> [Exercise goal] Wherever "solar" appears in the records below, copy the line that holds it.
++++ Records for processing ++++
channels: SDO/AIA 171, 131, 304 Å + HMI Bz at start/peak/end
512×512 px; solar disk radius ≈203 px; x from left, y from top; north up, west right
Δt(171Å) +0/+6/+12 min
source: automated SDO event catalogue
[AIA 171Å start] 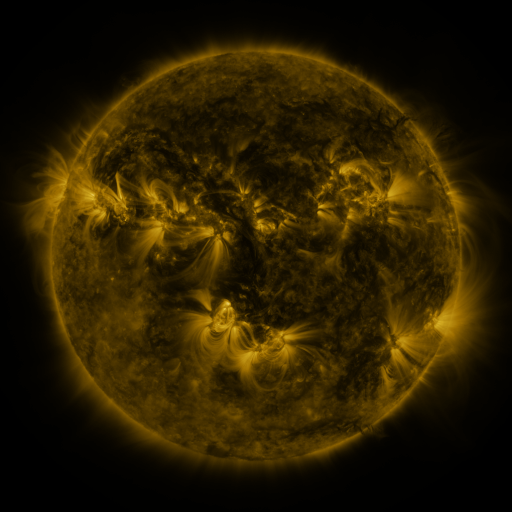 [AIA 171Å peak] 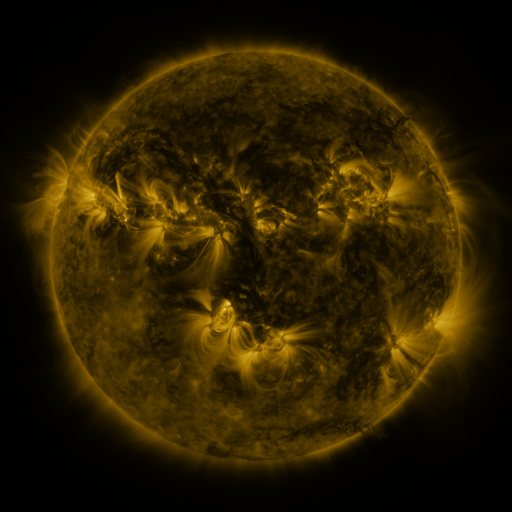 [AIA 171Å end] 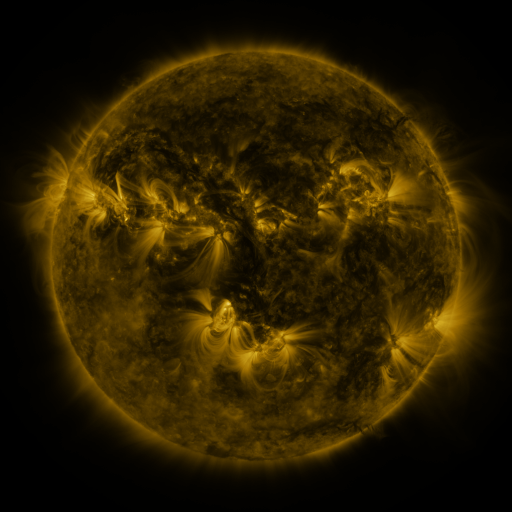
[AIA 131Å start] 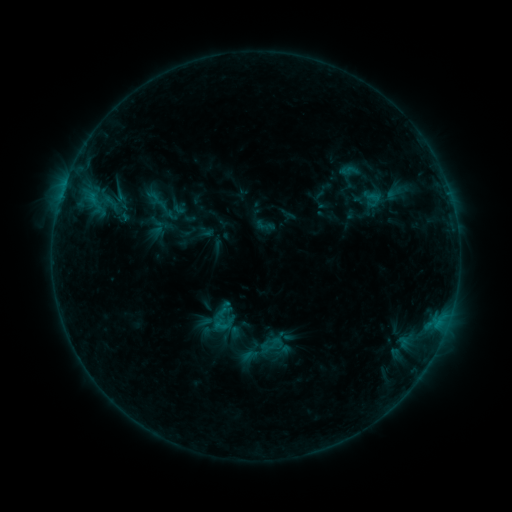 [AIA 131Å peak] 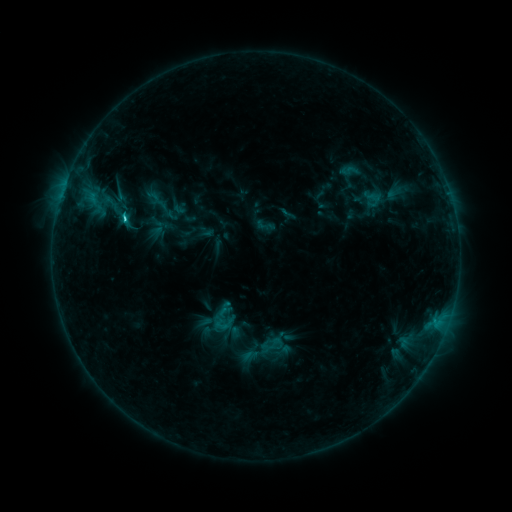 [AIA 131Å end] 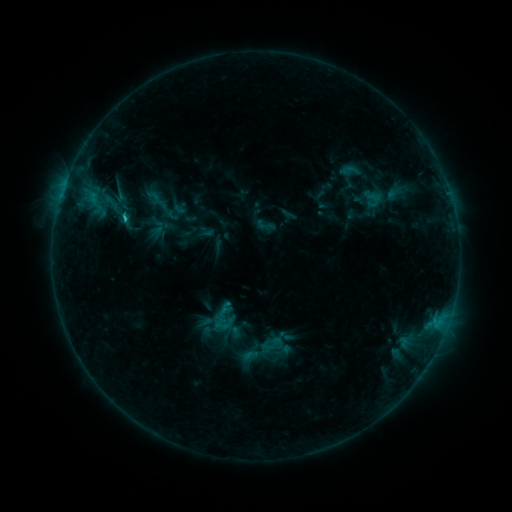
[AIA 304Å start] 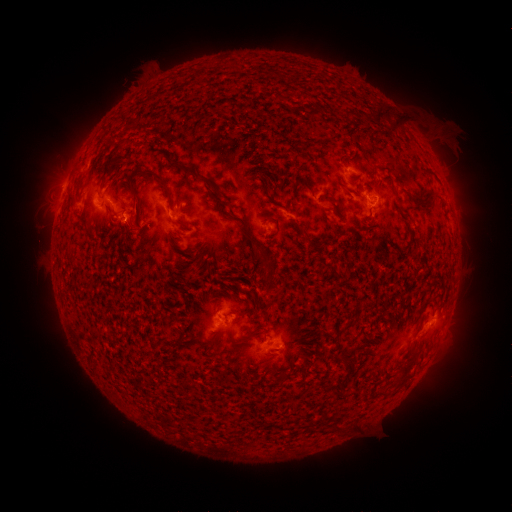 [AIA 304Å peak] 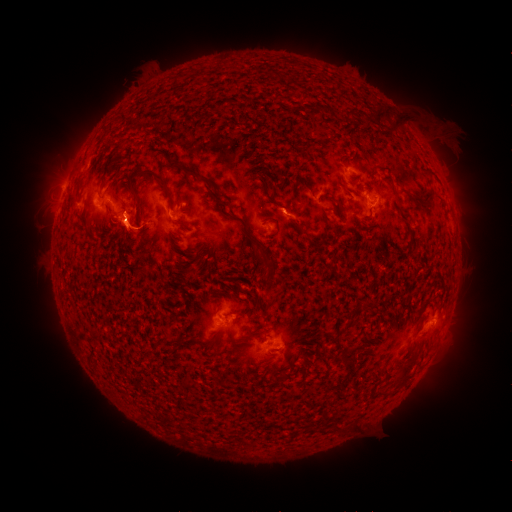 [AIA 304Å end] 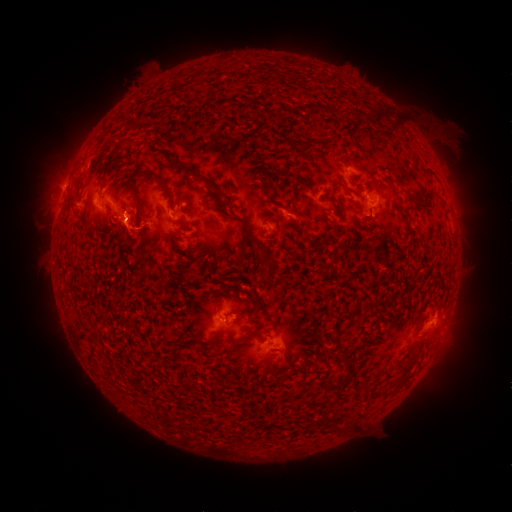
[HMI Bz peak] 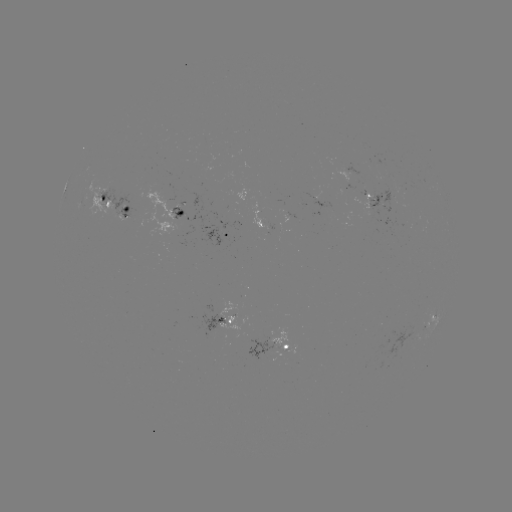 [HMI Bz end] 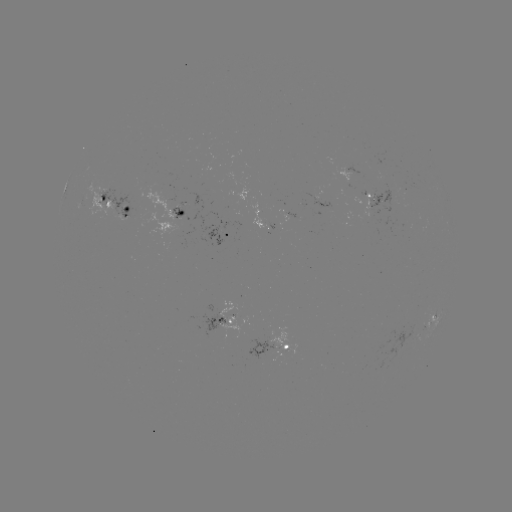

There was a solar flare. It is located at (127, 218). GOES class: C1.6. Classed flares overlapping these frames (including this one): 1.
++++
> [Exercise output]
512×512 px; solar disk radius ≈203 px; x from left, y from top; north up, west right
There was a solar flare. It is located at (127, 218). GOES class: C1.6. Classed flares overlapping these frames (including this one): 1.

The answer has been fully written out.